Afin de me différencier d’elle, je flairais, sous les
aisselles, mon odeur naturelle. J’ai du mal à décrire mon
odeur : blonde, fade, tels mon visage et mon corps. Plus
précisément, je la cherche surtout dans les sécrétions du
corps dont le nom commence par un « s » : salive, sébum,
selles, sueurs ; elles ont le mérite de concentrer l’odeur
naturelle. Ma transpiration rappellerait ces graminées frêles,
un peu laiteuses, que coupent les enfants.

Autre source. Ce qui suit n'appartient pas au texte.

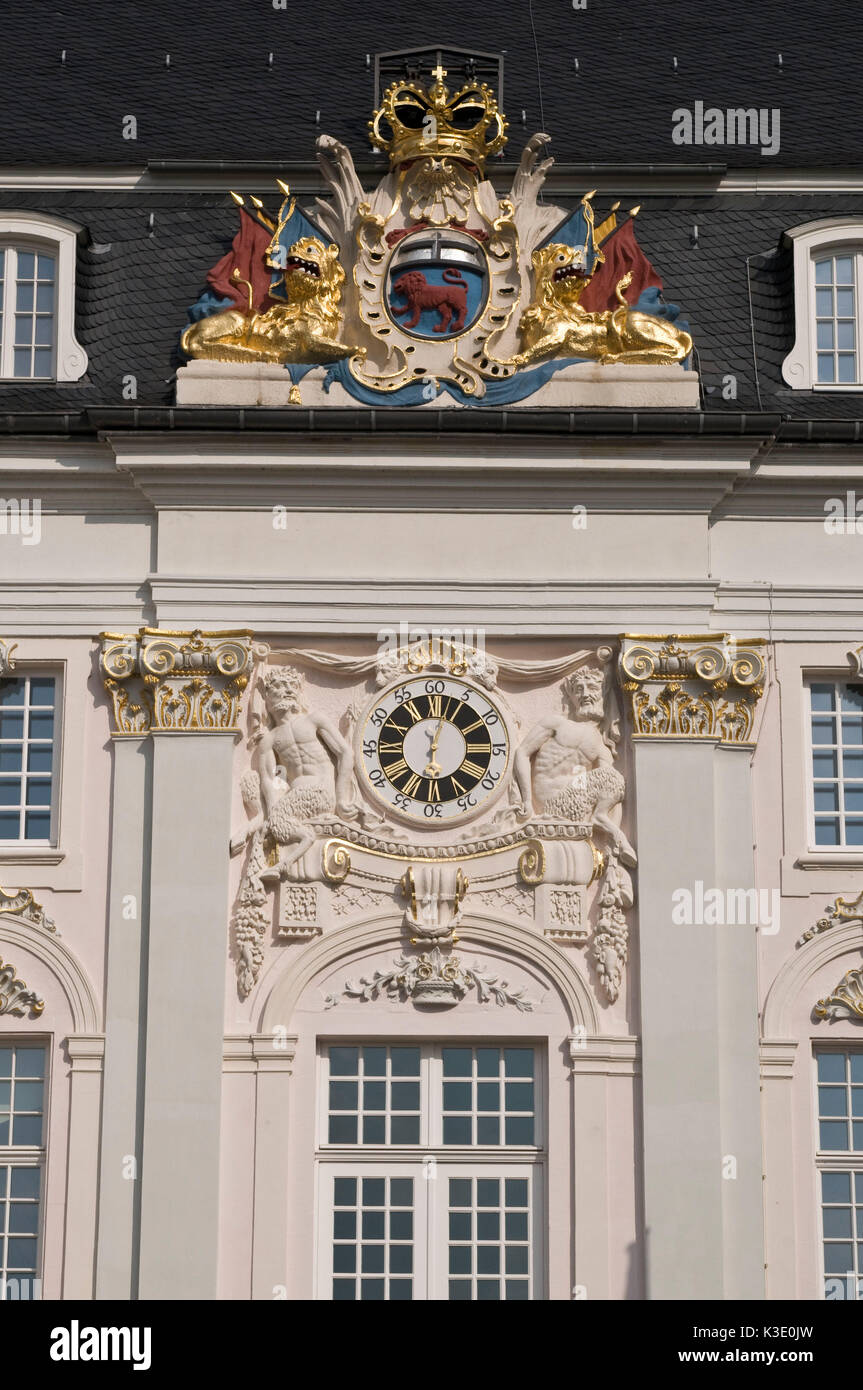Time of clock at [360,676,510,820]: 6:02
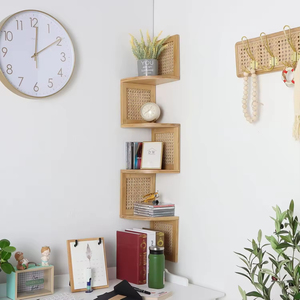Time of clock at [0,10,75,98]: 12:09
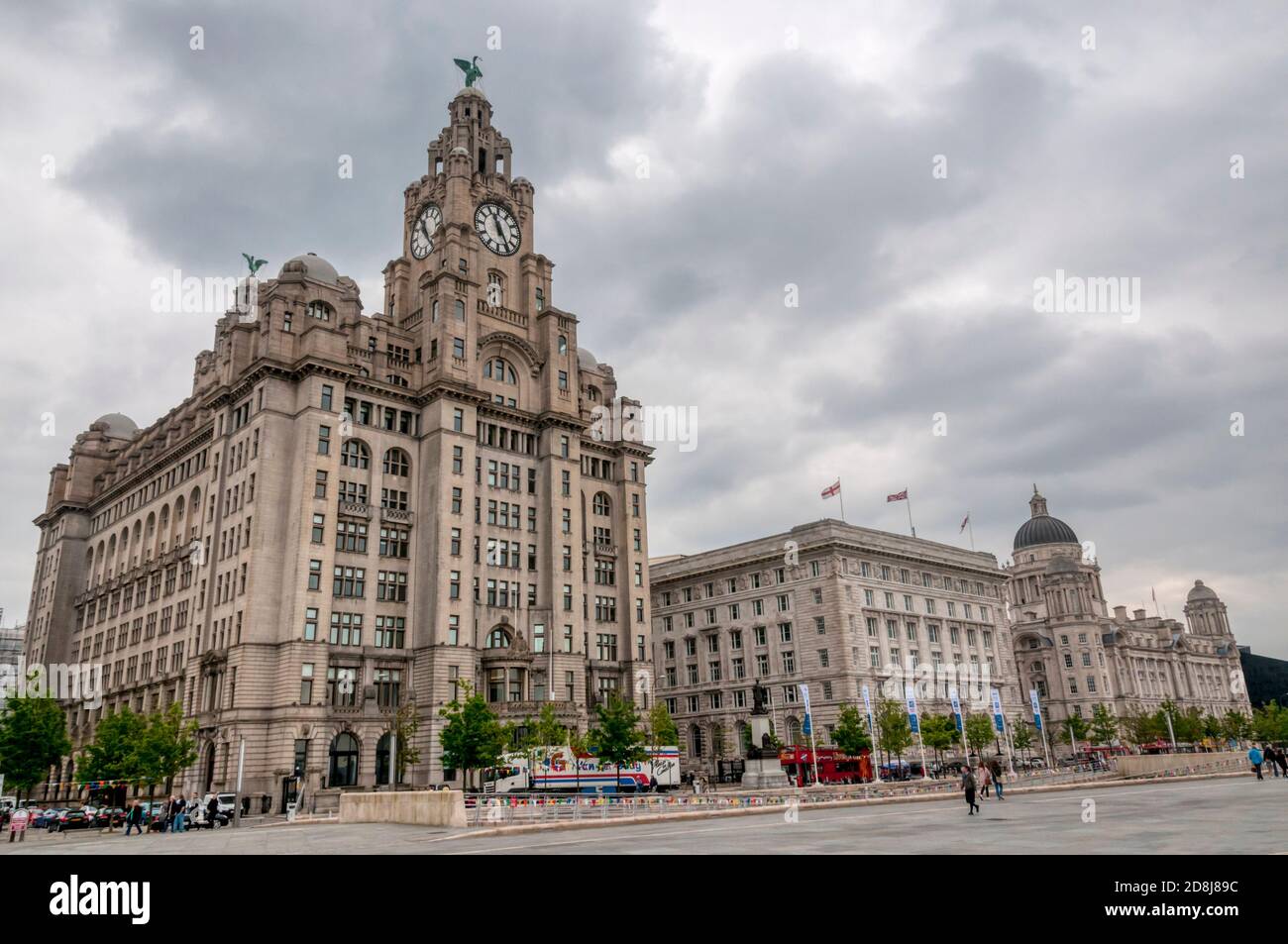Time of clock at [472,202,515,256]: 11:24
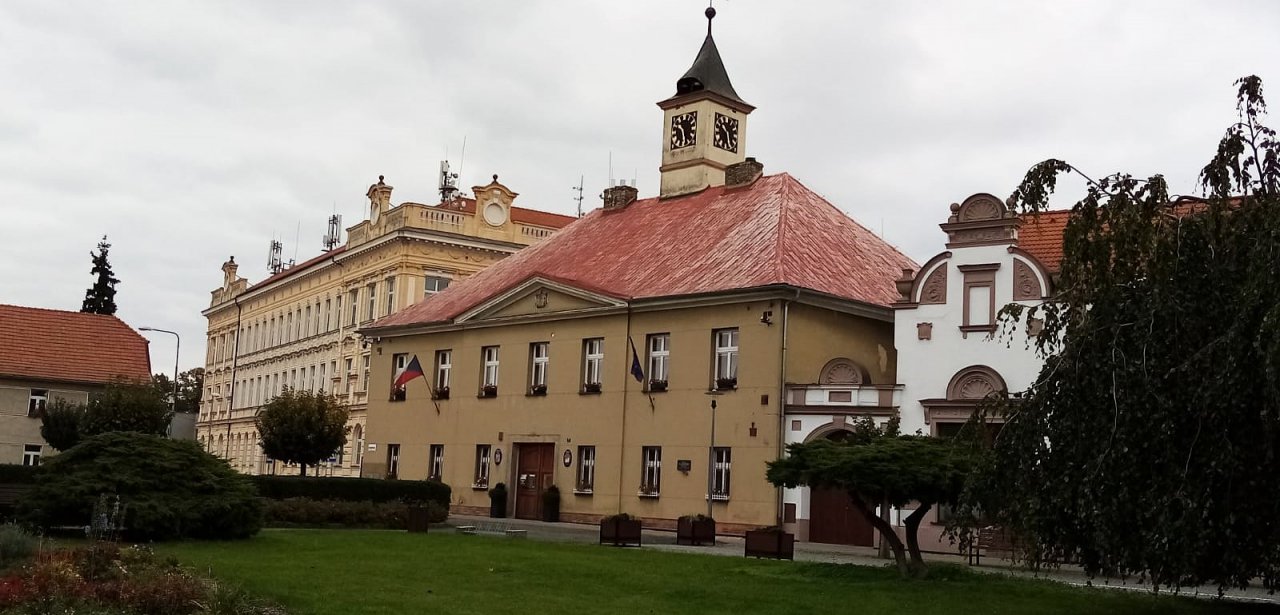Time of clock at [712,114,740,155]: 10:26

Bien entendu, j’avais questionné Rémi : j’eus droit à un vague
« noisette, orge grillée ». Cet aspect mi-formé, embryonnaire,
des odeurs, ne l’intéresse guère, lui, homme de raison acharné
à tailler les élèves, tuteurer des cervelles, palisser des
savoirs. »
« Le printemps fleurit si jaune que cela me fit mal Les champs
de colza, l’odeur du colza reflètele soleil, aussi éblouissant
que lui. Son absence se dessine de façon si précise contre le
jaune du colza que je pourrais la tailler.
À la serpe.
Les extrêmes se touchent.
L’odeur, c’est la présence intense, l’absence immense aussi.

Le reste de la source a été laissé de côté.